For the food establishments allowed to remain open, you should:

• Immediately increase sanitizing and cleaning frequency of high contact areas —

such as restrooms.

• Enforce stringent hygiene practices for your staff, including frequent and

thorough hand washing for at least 20 seconds at a time.


The Governor announced that all gaming machines, devices, tables, games, and any equipment related to gaming activity will be shut down. Restaurants and bars located within gaming properties will be subject to the same restrictions as those outside of gaming establishments.


Licensed cannabis stores and medical dispensaries should only remain open if employees and consumers strictly adhere to the social distancing protocol. The Nevada Health Response Center is encouraging consumers to use delivery services and not congregate in stores.


Nevadans must ensure that 6 feet of social distancing per person for non-household members is maintained at all times.

Examples of activities to avoid:

• Group gatherings

• Sleepovers

• Concerts and theater outings

• Playdates

• Athletic events

• Visitors in your house

• Non-essential workers in your house

• Shopping in malls

• Workouts in gyms

Initiative parameters on gatherings:

All gatherings should be postponed or canceled.

For purposes of this Initiative, a “gathering” is any event or convening that brings people together in a single room or single space at the same time – indoor or outdoor.

When it comes to gatherings, the risk is based on the proximity between individuals and how they are interacting with one another.

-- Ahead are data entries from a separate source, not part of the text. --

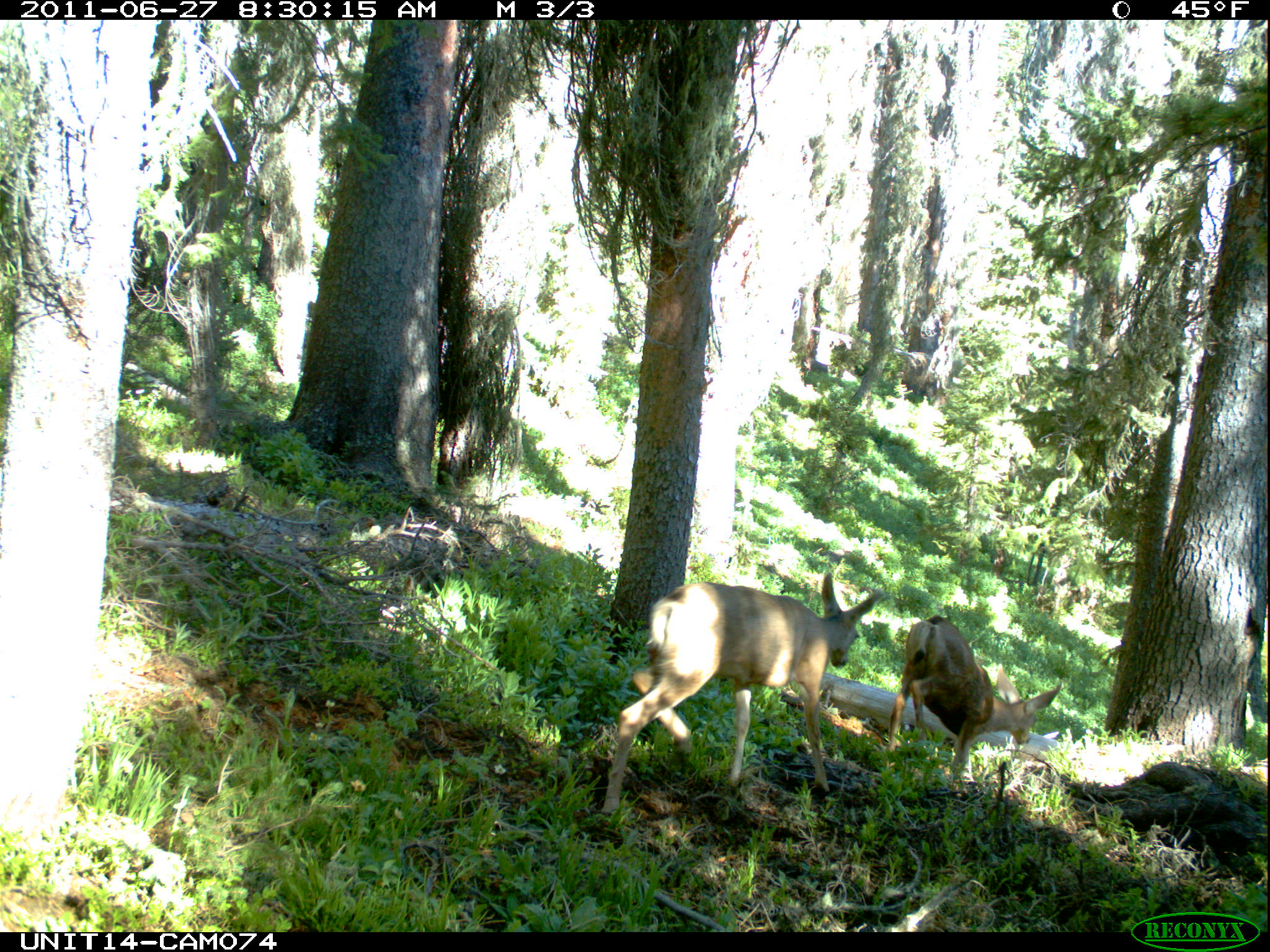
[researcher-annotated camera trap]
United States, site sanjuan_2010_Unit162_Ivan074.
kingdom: Animalia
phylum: Chordata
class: Mammalia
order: Artiodactyla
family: Cervidae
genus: Odocoileus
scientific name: Odocoileus hemionus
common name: mule deer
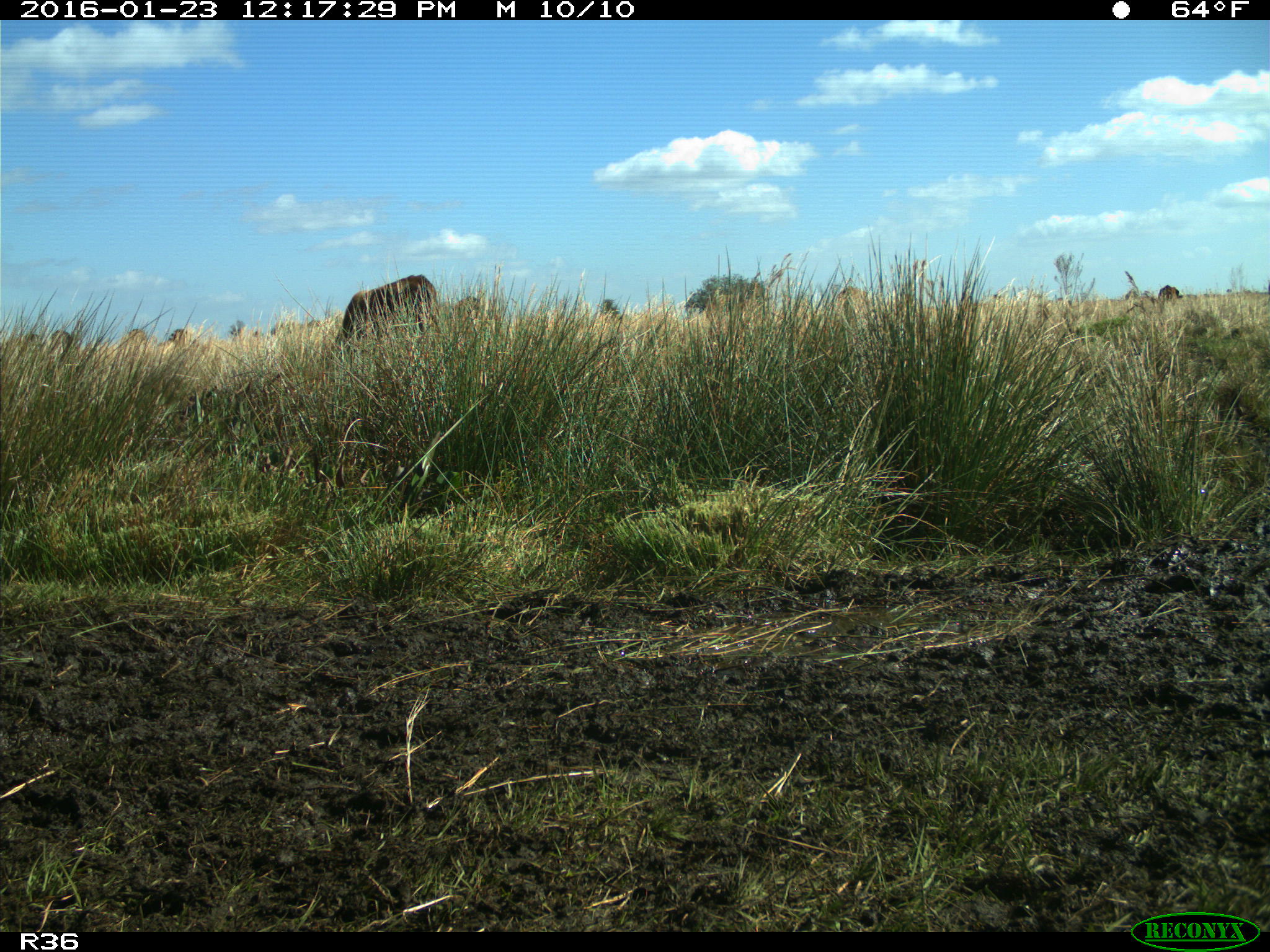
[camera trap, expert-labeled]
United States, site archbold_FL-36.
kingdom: Animalia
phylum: Chordata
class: Mammalia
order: Artiodactyla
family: Bovidae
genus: Bos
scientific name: Bos taurus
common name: domestic cow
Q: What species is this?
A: Bos taurus (domestic cow).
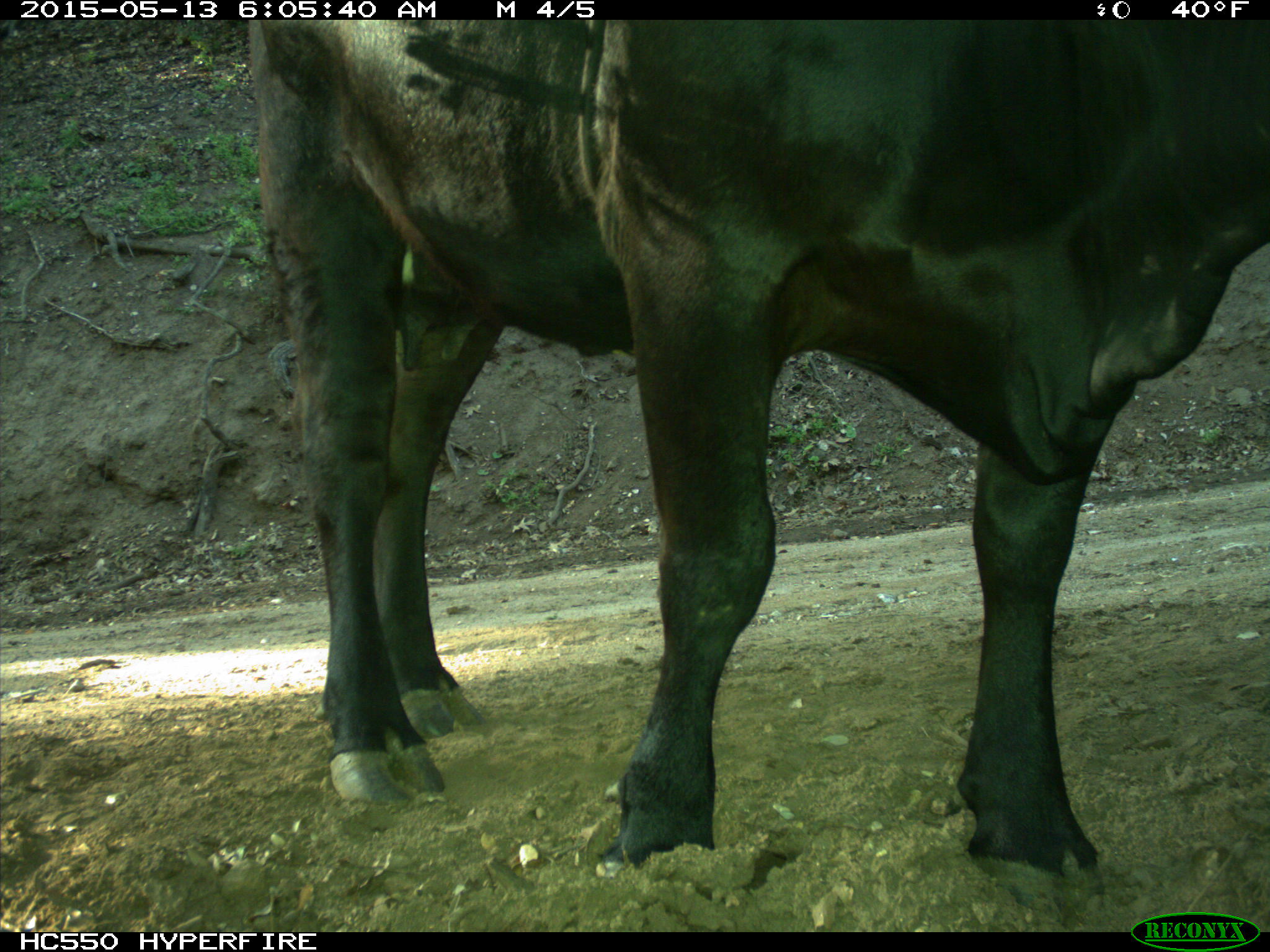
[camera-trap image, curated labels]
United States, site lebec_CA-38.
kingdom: Animalia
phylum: Chordata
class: Mammalia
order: Artiodactyla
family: Bovidae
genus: Bos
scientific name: Bos taurus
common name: domestic cow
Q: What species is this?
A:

The risk does not disappear in small gatherings. It’s the social distancing that will make the difference.

• We still want you to experience the joy of weddings, but this is not the time to bring your friends together — especially if this will require travel. Consider postponing the celebration to a time when the risk is low or eliminated.

• For Nevadans making preparations to say goodbye to loved ones, please limit the attendance at funeral services. Consider outdoor services where the risk of exposure is less than inside.


• While the Governor cannot and will not say that places of worship should be closed, he strongly urges our faith leaders to find ways to tend to your congregation without bringing them together in person.